▸ **Task brief**
The answer should reproduce every entry exactly and contain no images.
BEGIN Provided entries
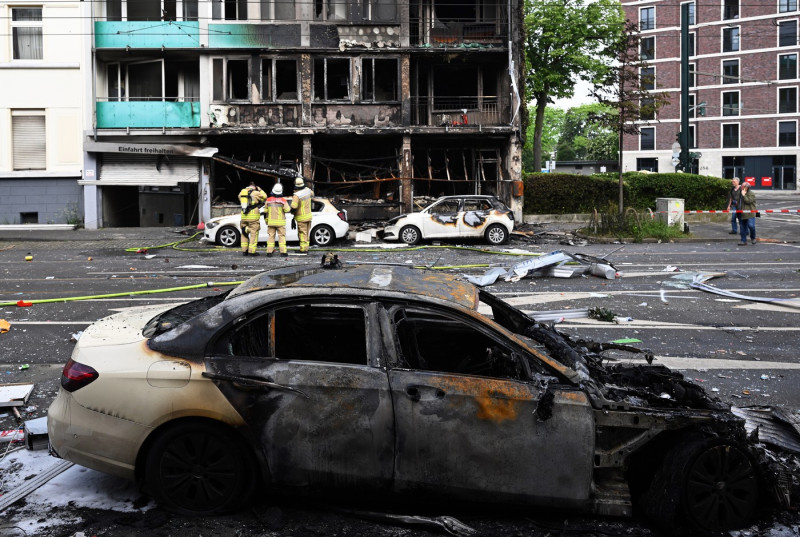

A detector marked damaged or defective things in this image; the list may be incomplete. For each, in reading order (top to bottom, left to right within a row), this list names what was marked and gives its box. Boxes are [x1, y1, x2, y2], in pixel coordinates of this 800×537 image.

fire-damaged building [79, 0, 524, 226]
white burned car [202, 197, 348, 247]
charred vehicle [382, 195, 512, 245]
burned car [384, 195, 516, 245]
white burned car [382, 195, 520, 245]
charred vehicle [48, 264, 792, 532]
burned car [48, 266, 792, 532]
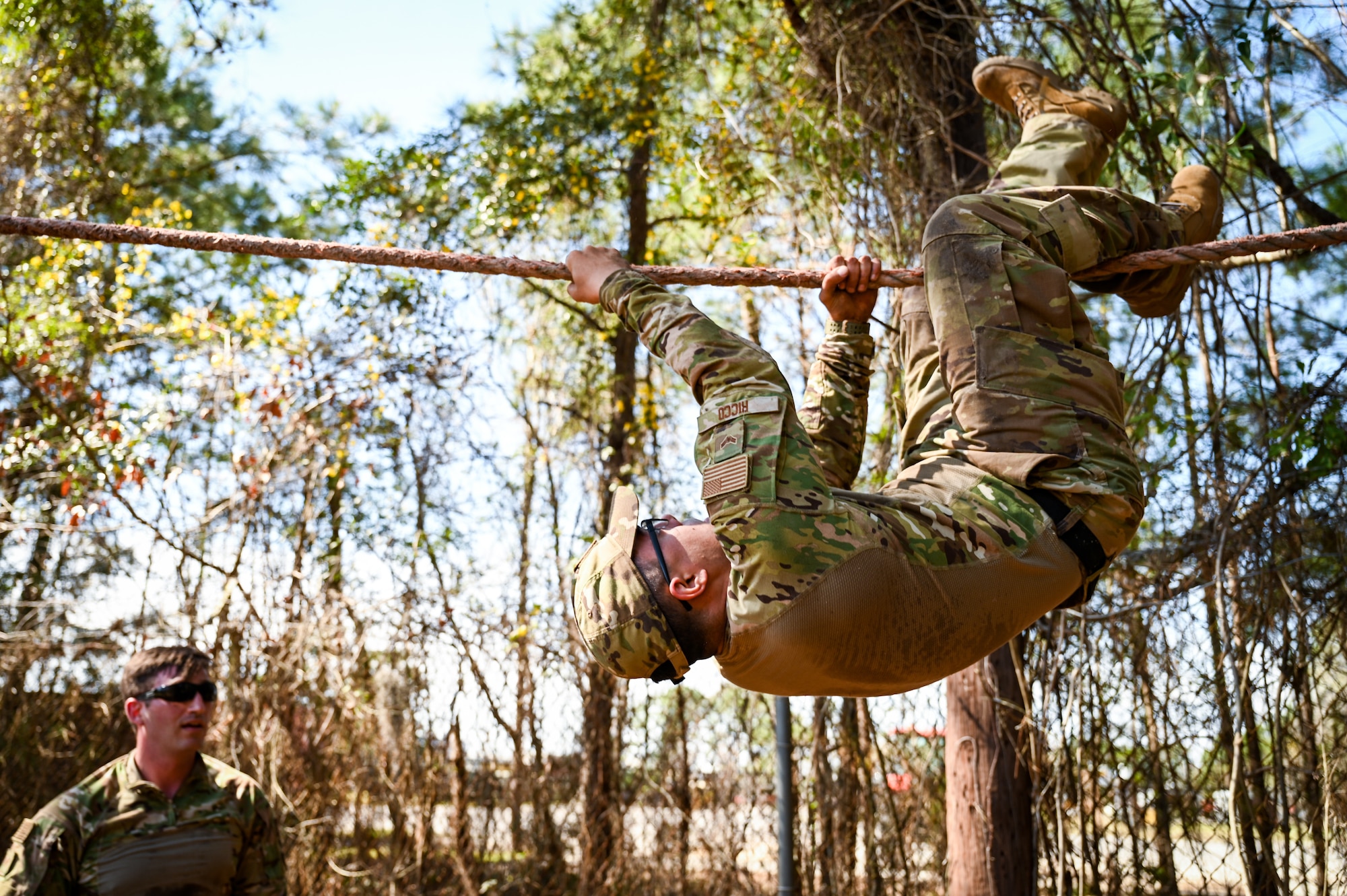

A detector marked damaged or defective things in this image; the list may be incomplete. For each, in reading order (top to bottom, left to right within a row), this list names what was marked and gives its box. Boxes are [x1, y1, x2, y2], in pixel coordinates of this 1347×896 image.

thick rusty rope [0, 212, 1342, 286]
END Provided entries
▸ **Problem solution**
A detector marked damaged or defective things in this image; the list may be incomplete. For each, in reading order (top to bottom, left to right within a row), this list names what was marked and gives its box. Boxes are [x1, y1, x2, y2], in pixel coordinates of this 800×537 image.

fire-damaged building [79, 0, 524, 226]
white burned car [202, 197, 348, 247]
charred vehicle [382, 195, 512, 245]
burned car [384, 195, 516, 245]
white burned car [382, 195, 520, 245]
charred vehicle [48, 264, 792, 532]
burned car [48, 266, 792, 532]

A detector marked damaged or defective things in this image; the list may be incomplete. For each, in reading order (top to bottom, left to right within a row), this list names what was marked and gives its box. Boxes are [x1, y1, x2, y2], in pixel coordinates of this 1347×896 image.

thick rusty rope [0, 212, 1342, 286]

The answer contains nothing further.